Référentiel national de la qualité d’accueil du jeune enfant : le jeu, une thématique négligée.

Dans la continuité de ma première réaction au moment de la consultation du pré-référentiel, et de par ma spécialité, je restreins mon point de vue uniquement aux pages consacrées au jeu, soit trois sur cent six. Ce n’est pas tant pour ajouter une polémique de plus dans le secteur de la petite enfance qui n’en a pas besoin que pour pousser un cri du cœur : le jeu est une affaire sérieuse, qui mérite la même rigueur d’analyse que les vingt et une autres thématiques de la première partie du référentiel intitulée « La relation au jeune enfant », à savoir les besoins fondamentaux, la familiarisation, les doudous et les tétines, la référence, l’observation, etc.

J’ai donc parcouru l’ensemble et lu attentivement cette toute petite partie, intitulée « le jeu », en espérant y trouver des orientations qui feraient consensus, tout en laissant place à la créativité des personnes et des équipes pour définir les bonnes conditions de jeu en accueil individuel et collectif. Or, d’une part, constatant qu’aucune modification n’a été apportée au projet de rédaction diffusé depuis quelques mois, je (re)lis des phrases qui manquent de précisions dans le vocabulaire et dans les préconisations. D’autre part, il me semble que les contributeurs et contributrices n’ont pas porté la même attention au registre du ludique qu’aux autres questionnements éducatifs. C’est bien dommage, car pour l’enfant, jouer et être en activité remplit une grande partie de sa journée d’accueil.
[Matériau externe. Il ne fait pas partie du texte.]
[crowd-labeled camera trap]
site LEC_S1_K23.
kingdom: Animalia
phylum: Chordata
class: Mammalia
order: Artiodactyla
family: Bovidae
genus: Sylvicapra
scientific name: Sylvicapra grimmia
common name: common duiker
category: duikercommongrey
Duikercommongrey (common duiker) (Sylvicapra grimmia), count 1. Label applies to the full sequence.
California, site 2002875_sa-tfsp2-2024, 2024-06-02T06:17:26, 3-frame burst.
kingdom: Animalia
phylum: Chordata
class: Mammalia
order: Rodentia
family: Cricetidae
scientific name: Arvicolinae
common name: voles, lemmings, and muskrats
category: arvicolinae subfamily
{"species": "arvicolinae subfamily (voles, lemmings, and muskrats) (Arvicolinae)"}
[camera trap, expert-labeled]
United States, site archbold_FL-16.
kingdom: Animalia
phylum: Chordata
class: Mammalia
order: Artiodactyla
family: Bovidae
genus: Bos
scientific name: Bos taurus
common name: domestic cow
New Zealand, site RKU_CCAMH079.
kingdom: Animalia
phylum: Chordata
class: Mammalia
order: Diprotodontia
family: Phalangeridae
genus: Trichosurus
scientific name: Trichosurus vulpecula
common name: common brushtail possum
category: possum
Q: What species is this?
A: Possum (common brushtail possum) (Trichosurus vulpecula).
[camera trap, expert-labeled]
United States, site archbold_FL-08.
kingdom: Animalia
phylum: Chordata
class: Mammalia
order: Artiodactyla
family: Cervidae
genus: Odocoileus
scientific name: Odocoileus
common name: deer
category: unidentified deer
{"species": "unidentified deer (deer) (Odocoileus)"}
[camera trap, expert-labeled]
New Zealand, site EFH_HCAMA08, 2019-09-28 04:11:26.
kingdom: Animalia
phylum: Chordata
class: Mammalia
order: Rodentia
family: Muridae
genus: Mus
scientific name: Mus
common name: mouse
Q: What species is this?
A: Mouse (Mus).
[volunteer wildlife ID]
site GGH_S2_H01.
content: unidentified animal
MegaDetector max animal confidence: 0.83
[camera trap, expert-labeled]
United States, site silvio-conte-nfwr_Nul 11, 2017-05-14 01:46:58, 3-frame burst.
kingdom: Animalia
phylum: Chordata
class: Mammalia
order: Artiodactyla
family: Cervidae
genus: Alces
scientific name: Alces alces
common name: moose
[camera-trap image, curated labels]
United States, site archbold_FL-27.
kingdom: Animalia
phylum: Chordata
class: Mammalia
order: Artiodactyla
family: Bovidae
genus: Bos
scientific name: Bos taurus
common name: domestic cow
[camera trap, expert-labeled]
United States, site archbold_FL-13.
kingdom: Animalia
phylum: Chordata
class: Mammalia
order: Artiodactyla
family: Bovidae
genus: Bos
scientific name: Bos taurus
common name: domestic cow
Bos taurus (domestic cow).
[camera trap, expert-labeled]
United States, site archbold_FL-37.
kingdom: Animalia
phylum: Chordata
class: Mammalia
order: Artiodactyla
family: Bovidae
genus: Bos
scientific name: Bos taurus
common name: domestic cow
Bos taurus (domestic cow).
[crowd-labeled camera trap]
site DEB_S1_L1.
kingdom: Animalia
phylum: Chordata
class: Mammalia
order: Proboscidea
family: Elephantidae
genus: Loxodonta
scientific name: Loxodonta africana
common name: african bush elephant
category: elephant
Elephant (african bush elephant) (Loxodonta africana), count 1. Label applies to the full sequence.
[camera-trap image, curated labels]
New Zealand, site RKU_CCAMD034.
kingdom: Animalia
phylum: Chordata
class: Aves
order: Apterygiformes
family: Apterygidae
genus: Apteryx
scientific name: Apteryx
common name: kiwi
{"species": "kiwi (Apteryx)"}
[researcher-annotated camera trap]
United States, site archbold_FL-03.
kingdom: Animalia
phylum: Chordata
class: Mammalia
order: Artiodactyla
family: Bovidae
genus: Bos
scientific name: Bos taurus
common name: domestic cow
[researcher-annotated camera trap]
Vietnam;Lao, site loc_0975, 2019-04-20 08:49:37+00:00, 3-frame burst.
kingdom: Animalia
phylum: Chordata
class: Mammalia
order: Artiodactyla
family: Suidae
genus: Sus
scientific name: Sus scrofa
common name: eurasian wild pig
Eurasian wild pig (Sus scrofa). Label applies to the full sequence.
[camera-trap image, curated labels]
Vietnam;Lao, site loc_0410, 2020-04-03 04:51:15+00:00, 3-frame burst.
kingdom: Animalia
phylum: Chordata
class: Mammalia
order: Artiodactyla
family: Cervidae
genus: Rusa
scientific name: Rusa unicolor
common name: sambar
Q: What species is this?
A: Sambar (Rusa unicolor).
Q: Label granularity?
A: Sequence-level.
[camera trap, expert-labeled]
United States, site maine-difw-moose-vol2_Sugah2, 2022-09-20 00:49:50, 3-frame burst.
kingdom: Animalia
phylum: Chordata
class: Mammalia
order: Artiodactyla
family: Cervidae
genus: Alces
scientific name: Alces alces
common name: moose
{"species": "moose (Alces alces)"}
Un cap unique : jouer, c’est explorer

L’occurrence des mots « exploration » (x14), « explorer » (x2), « danger » (x13) et risque (x8) témoigne d’une tendance forte, celle de mettre en valeur le besoin d’explorer, qui était désigné sous la forme plus inspirante d’une « vitalité découvreuse » dans le texte cadre pour l’accueil du jeune enfant de 2017, qui était issu du rapport Giampino et dont la mise en application est obligatoire depuis 2021. Ce qui est nouveau c’est de relier systématiquement les bénéfices de l’exploration avec les nécessaires mises en garde. Mais l’insistance – lourde – pourrait être contre-productive pour tout professionnel un tantinet anxieux. En plus, il faut s’y retrouver dans les distinctions entre « danger estimé », « danger réel », « protéger des dangers », « prévenir les risques », « assurer sa sécurité » (les trois dernières expressions dans la même phrase), tout en sachant proposer des « jeux à risque ». Bref, il s’agit de différencier « le danger dont l’enfant doit être protégé et le risque qui peut être l’occasion d’une exploration ». Peut-être trouve-t-on des exemples ou des pistes concrètes dans la partie « pratiques » ? Réponse : il faut « réorienter l’enfant vers d’autres objets » lorsque « l’exploration entre en contradiction avec la sécurité ». Qui n’y avait pas pensé ?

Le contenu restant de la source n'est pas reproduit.